Exercices –
- A) D'après le texte présenté, de qui G a-t-il reçu l'arme ?
- B) Modifiez le passage du texte présenté qui va de « M : - Vous êtes » à « vous avez peur. » en y mettant « pistolet » à la place de « joujou ».

Texte présenté –
G : - C’est bien pourquoi je vous supplie de rester tranquille. Ce s(e)rait plus que stupide en effet.

M : - Vous êtes inouï, vous savez…j(e)/ je m(e) demande si vous vous rendez compte.

G : - De quoi don© ?

M : - Eh, vous pointez votre joujou sur moi, vous m(e) demandez d’attendre tranquill(e)ment que le téléphone sonne et d(e) me laisser tuer, non moins tranquill(e)ment le cas échéant. Pour un peu, ce s(e)rait comique !

G : - Eh bien, riez !

M : - Bon. Vous n(e) tir(e)rez pas. Non, vous l(e) croyez, peut-être, mais vous n(e) tir(e)rez pas. C’est moins facile que vous n(e) le pensez.

G : - N’empêche que vous avez peur.

M : - Mais parce qu’un revolver est tout de même une chose impressionnante, figurez-vous ! … Parce que je n(e) suis pas dupe de votre calme apparent.

G : - Ne vous énervez pas ! J(e) vous en prie, sinon vous allez tenter quelque chose et / et /… si vous restez tranquille je/ vous augmentez vos chances, sûrement.

M : - Comment ça ?

G : - J(e) n(e) sais pas, je/ Peut-être avez-vous raison, après tout, même si l’on m’annonce la mort de Mad(e)leine, ma réaction ne s(e)ra pas forcément celle que j’escompte. Il est possible… que le revolver me tombe des mains, que j(e) n’ai pas la force de tirer.

M : - Mouais.

G : - Tandis que si vous tentez quelque chose maint(e)nant /

M : - Bon écoutez, si nous continuons de nous énerver mutuell(e)ment, vous finirez par tirer accidentellement, je… voilà je vous propose une trêve.

G : - Une trêve ?

M : - Pour commencer j’appelle l’hôpital… I(ls) n(e) sont pas obligés de vous app(e)ler tout d(e) suite, mais il peut y avoir un mieux, déjà… hein ?

G : - Bon, bon, si vous voulez.

M : - Vous avez l(e) numéro ?

G : - Non.

M : - Les annuaires sont là, dans c(e) bahut.

G : - Levez-vous, et allez près d(e) la fenêtre, j(e) vais vous l(e) donner ; mais attention, hein ! au moindre mouv(e)ment…

M : - Oui, oui, je sais… la liste alphabétique, le premier.

G : - Voilà. Prenez-le.

 

FIN FACE A

 

 

FACE B

 (59'18'')

M : - Dites-moi, j’y pense, c’est votre habitude de vous balader avec une arme de guerre ?

G : - Je suis passé la prendre en sortant de l’hôpital.

M : - Et d’où la t(e)nez-vous ?

G : - De mon père, il m’avait appris à l’entret(e)nir, il disait que c(e)la pouvait toujours servir.

Données fournies –
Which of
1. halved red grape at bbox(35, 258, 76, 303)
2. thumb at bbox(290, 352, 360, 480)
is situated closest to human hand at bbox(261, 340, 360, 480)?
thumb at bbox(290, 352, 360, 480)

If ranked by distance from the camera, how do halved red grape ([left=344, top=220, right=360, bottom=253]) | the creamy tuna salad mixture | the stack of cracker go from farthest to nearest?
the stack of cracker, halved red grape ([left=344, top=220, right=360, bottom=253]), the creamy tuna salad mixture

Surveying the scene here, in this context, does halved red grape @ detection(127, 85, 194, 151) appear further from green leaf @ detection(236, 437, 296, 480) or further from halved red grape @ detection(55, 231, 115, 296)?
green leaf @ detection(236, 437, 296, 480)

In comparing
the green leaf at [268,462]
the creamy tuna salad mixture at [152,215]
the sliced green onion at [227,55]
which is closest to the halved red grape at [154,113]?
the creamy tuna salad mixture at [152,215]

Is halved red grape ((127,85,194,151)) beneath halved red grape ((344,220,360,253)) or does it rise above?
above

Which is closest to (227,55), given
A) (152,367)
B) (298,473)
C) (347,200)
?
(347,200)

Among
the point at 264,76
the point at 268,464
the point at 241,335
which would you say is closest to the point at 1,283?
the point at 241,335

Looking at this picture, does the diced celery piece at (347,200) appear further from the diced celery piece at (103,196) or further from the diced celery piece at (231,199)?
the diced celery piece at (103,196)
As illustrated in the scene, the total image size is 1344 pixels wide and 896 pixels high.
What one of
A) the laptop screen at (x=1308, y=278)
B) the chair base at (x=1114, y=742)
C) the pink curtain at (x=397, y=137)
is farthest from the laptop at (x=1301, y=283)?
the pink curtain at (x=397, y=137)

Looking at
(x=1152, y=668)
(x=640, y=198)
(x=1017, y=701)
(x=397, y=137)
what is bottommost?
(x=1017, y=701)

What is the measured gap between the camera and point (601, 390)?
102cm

Réponses –
- A) De son père.

- B)
M : - Vous êtes inouï, vous savez…j(e)/ je m(e) demande si vous vous rendez compte.

G : - De quoi don© ?

M : - Eh, vous pointez votre pistolet sur moi, vous m(e) demandez d’attendre tranquill(e)ment que le téléphone sonne et d(e) me laisser tuer, non moins tranquill(e)ment le cas échéant. Pour un peu, ce s(e)rait comique !

G : - Eh bien, riez !

M : - Bon. Vous n(e) tir(e)rez pas. Non, vous l(e) croyez, peut-être, mais vous n(e) tir(e)rez pas. C’est moins facile que vous n(e) le pensez.

G : - N’empêche que vous avez peur.